### PROBLEM TO SOLVE
Copy out the records word for word, starting at the very beginning and ending with the line that contains "807 millimetres". Leave the pictures out.

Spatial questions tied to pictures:
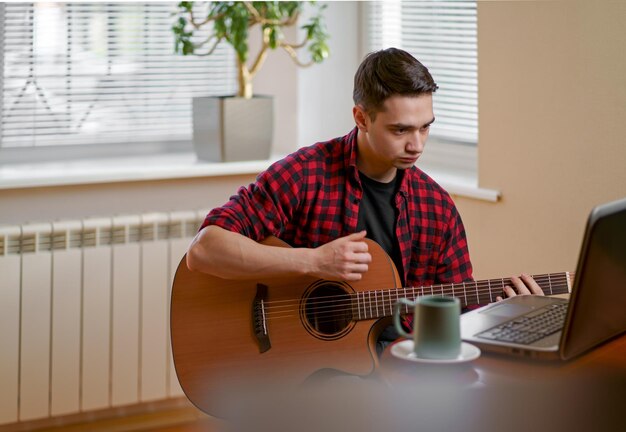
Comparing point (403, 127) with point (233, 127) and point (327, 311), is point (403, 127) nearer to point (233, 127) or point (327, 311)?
point (327, 311)

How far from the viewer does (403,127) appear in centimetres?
186

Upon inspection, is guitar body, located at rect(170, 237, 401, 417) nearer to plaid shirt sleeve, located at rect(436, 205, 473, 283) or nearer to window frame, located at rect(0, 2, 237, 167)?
plaid shirt sleeve, located at rect(436, 205, 473, 283)

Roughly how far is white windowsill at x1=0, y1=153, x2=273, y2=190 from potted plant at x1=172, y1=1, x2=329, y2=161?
0.05 meters

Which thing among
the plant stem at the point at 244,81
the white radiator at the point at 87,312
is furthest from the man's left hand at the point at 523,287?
the plant stem at the point at 244,81

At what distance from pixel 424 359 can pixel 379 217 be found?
807 millimetres

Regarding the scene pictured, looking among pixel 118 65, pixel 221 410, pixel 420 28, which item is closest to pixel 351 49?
pixel 420 28

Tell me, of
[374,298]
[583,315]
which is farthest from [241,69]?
[583,315]

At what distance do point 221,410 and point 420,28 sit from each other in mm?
1781

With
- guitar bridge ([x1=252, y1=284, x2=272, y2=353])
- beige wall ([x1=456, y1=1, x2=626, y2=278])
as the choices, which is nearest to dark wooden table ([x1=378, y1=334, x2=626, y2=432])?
guitar bridge ([x1=252, y1=284, x2=272, y2=353])

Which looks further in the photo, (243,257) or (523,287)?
(243,257)

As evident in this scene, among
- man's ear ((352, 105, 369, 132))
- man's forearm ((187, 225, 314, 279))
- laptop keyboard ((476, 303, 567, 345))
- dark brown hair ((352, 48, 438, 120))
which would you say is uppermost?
dark brown hair ((352, 48, 438, 120))

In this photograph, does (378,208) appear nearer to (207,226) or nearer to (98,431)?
(207,226)

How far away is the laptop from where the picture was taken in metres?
1.27

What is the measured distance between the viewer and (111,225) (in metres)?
2.88
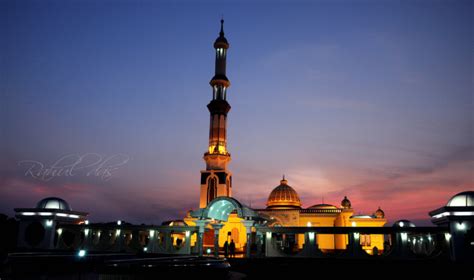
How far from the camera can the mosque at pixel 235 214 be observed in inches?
2114

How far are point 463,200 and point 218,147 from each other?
39.0m

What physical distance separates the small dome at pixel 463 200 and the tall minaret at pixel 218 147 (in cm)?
3514

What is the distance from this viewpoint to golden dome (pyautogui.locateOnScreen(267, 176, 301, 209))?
58.8m

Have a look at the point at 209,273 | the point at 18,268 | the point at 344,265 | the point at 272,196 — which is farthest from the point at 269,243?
the point at 272,196

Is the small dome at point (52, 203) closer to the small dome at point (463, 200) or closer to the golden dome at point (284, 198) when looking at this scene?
the golden dome at point (284, 198)

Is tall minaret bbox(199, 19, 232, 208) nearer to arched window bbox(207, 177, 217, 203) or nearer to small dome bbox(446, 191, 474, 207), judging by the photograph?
arched window bbox(207, 177, 217, 203)

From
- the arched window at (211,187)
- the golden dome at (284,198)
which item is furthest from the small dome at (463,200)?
the arched window at (211,187)

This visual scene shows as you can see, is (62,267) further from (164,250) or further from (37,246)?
(37,246)

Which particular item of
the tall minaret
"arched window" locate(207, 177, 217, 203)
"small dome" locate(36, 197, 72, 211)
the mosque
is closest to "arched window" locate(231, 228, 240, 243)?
the mosque

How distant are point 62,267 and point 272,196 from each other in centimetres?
4288

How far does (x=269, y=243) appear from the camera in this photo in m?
33.1

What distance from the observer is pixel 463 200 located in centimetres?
2886

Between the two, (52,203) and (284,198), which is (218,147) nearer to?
(284,198)

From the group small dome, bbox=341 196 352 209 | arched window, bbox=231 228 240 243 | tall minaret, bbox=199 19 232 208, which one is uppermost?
tall minaret, bbox=199 19 232 208
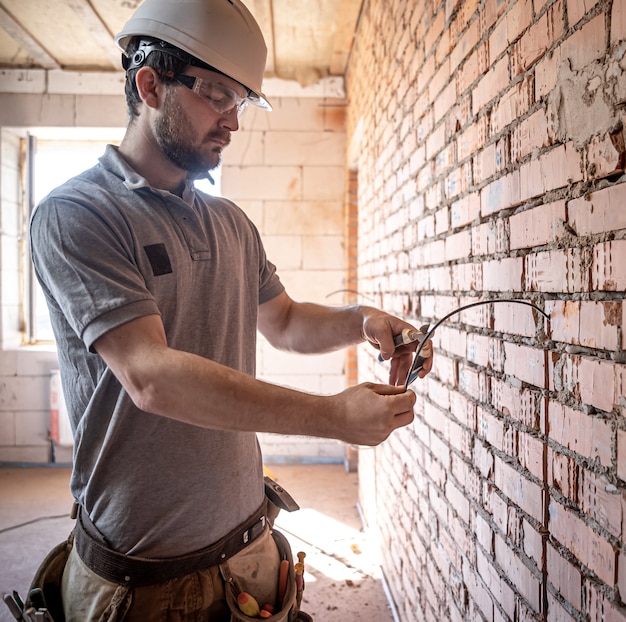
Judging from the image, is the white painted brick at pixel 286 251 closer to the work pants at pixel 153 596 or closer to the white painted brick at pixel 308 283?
the white painted brick at pixel 308 283

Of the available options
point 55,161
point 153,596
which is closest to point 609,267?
point 153,596

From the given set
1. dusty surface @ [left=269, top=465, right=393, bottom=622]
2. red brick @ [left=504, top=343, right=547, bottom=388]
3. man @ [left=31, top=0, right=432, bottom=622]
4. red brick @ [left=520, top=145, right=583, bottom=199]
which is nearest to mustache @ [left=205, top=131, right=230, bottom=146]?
man @ [left=31, top=0, right=432, bottom=622]

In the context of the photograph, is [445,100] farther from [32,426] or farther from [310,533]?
[32,426]

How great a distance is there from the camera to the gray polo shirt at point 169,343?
107cm

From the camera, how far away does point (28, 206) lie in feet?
14.9

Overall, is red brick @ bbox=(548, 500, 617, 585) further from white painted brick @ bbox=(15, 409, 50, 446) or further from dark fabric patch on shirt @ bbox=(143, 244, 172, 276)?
white painted brick @ bbox=(15, 409, 50, 446)

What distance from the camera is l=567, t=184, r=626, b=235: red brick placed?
760 mm

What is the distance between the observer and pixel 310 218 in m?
4.62

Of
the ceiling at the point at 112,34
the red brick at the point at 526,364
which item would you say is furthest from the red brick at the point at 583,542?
the ceiling at the point at 112,34

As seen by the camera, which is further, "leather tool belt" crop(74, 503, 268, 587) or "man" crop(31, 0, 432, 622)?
"leather tool belt" crop(74, 503, 268, 587)

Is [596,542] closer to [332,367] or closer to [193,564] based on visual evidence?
[193,564]

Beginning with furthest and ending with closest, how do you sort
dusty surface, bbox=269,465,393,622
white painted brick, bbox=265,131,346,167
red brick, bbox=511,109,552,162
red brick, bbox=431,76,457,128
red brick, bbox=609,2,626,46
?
white painted brick, bbox=265,131,346,167
dusty surface, bbox=269,465,393,622
red brick, bbox=431,76,457,128
red brick, bbox=511,109,552,162
red brick, bbox=609,2,626,46

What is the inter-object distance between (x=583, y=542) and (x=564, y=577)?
10cm

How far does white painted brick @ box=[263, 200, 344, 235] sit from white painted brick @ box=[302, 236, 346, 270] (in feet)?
0.20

### EXERCISE RESPONSE
Comparing point (403, 127) with point (233, 127) and point (327, 311), is point (403, 127) nearer to point (233, 127) or point (327, 311)?
point (327, 311)

How far from the viewer does (403,127) appear in centimetres?
186

Upon inspection, is guitar body, located at rect(170, 237, 401, 417) nearer to plaid shirt sleeve, located at rect(436, 205, 473, 283) or nearer to window frame, located at rect(0, 2, 237, 167)?
plaid shirt sleeve, located at rect(436, 205, 473, 283)

Roughly how far is white windowsill at x1=0, y1=153, x2=273, y2=190 from potted plant at x1=172, y1=1, x2=329, y2=161?
0.05 meters

Which thing among
the plant stem at the point at 244,81
the white radiator at the point at 87,312
is furthest from the man's left hand at the point at 523,287?
the plant stem at the point at 244,81

At what distance from pixel 424 359 can pixel 379 217 be found?
807 millimetres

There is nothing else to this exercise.